Pour la nageuse de 30 ans, le but "était de faire un maximum de courses, répéter les 50 mètres à vraiment peu d'intervalle. Et surtout de nager vite sur ces distances." Un exercice réussi, même si elle concède ne pas en avoir l'habitude

La Picarde a ainsi enchaîné six courses le vendredi, pour deux victoires en nage libre et en papillon. Des résultats "encourageants", décrit-elle. "C'est que la deuxième compétition de l'année, ce n'est que le début, on pose les bases."

La compétition avant les fêtes de fin d'année permet de "confirmer le travail" mis en place depuis le mois de septembre. "Ça met juste un point de repère, de savoir où on est, ce qu'il y a à travailler".

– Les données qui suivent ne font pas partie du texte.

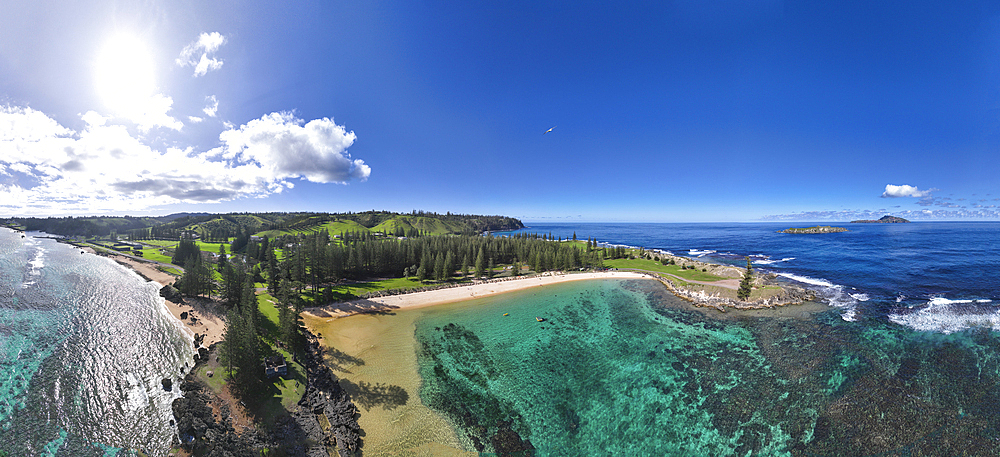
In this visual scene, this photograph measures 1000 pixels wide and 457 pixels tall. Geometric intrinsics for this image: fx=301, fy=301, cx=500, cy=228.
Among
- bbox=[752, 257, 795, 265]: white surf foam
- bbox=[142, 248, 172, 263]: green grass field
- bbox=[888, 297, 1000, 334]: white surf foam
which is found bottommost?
bbox=[888, 297, 1000, 334]: white surf foam

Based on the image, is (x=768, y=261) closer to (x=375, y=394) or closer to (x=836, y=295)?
(x=836, y=295)

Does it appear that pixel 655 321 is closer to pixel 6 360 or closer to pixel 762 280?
A: pixel 762 280

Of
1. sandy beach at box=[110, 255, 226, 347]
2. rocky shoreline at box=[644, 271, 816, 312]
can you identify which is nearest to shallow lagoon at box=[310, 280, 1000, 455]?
rocky shoreline at box=[644, 271, 816, 312]

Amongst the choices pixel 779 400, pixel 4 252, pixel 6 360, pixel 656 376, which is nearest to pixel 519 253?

Une première étape dans le grand bassin menant aux Jeux

La suite pour tous les athlètes, c'est 2024 et une longue route vers juillet, synonyme de Jeux olympiques de Paris. "On les a dans la tête, forcément. Ce sont les Jeux, c'est à Paris, c'est écrit partout", fait remarquer Mélanie Hénique en riant. Mais, "on essaye de se détacher de l'effet Jeux olympiques justement. De prendre les jours les uns après les autres, étape par étape [...] C'est vraiment essentiel de pouvoir être présente chaque jour à l'entrainement. Et aussi en termes de performance."

Le premier rendez-vous préolympique sera la sélection, en juin prochain, lors des championnats de France, à Chartres.